**EXTRAIT DU DOCUMENT:**
Bien meuble
|30 millions d’amis veut créer un régime juridique spécifique pour les animaux. France 3 nous dit donc qu’un chien et une chaise sont considérés de la même manière par la Loi (je prends cet exemple parce que c’est celui que je viens d’entendre, mais une bonne part de la presse semble tenir à peu près le même propos).
Autant je n’attends aucune rigueur de la part de gens pour qui les animaux sont si mignons et tellement gentils sauf les moustiques bien sûr (la cohérence intellectuelle a des limites), autant j’apprécierais que mes cons frères se renseignent un peu avant de reprendre leurs âneries.

**DONNÉES ENREGISTRÉES:**
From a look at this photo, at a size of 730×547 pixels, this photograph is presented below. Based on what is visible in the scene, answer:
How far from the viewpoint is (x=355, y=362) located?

...

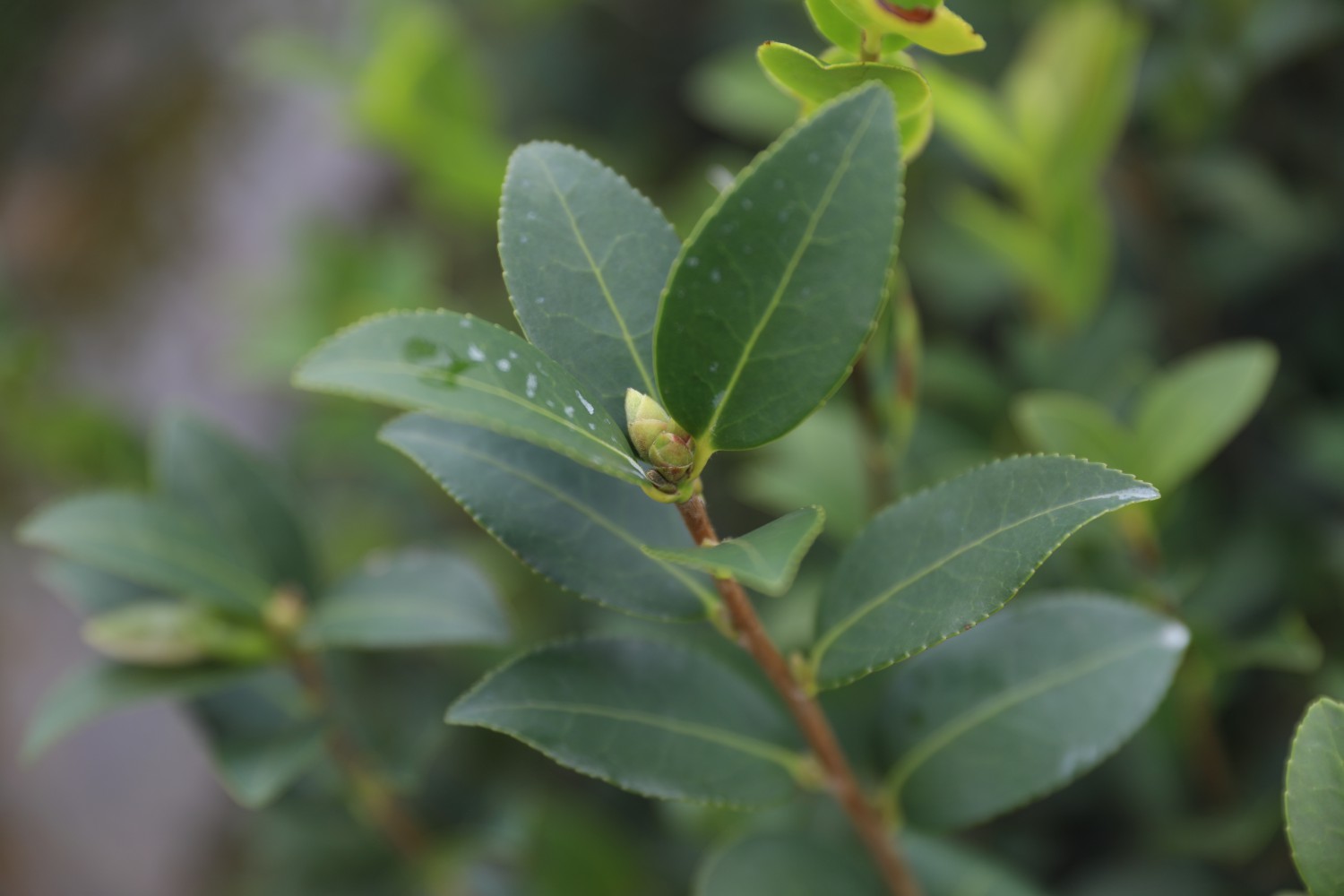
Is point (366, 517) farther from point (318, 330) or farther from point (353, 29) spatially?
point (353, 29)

**CONSIGNE:** Continuez s'il vous plaît le texte sur le statut juridique des animaux, à la suite de sa dernière phrase.

**EXERCICE CORRIGÉ:**
Un chien et une chaise n’ont pas le même régime juridique. Leur seul point commun est d’être des biens meubles dans le Code civil, ce qui veut dire qu’ils peuvent avoir un propriétaire et se déplacer. Bien sûr, il y a des cas auxquels le législateur n’a pas pensé (essayez de déplacer un corail, tiens [MàJ : je suis mauvaise langue, en fait, le corail est un bien immeuble rattaché à la zone aquatique à laquelle il est fixé]), mais il y a des différences fondamentales entre les animaux et les autres biens meubles, dont une qui change tout : on ne peut pas traiter un animal comme on le souhaite.
Tout tient en une poignée d’articles des codes rural et pénal. Ah oui : tout n’est pas dans le Code civil, qui classe les animaux parmi les biens juste histoire de dire qu’ils peuvent appartenir à quelqu’un, sans qu’il y ait le moindre jugement de valeur là-dedans.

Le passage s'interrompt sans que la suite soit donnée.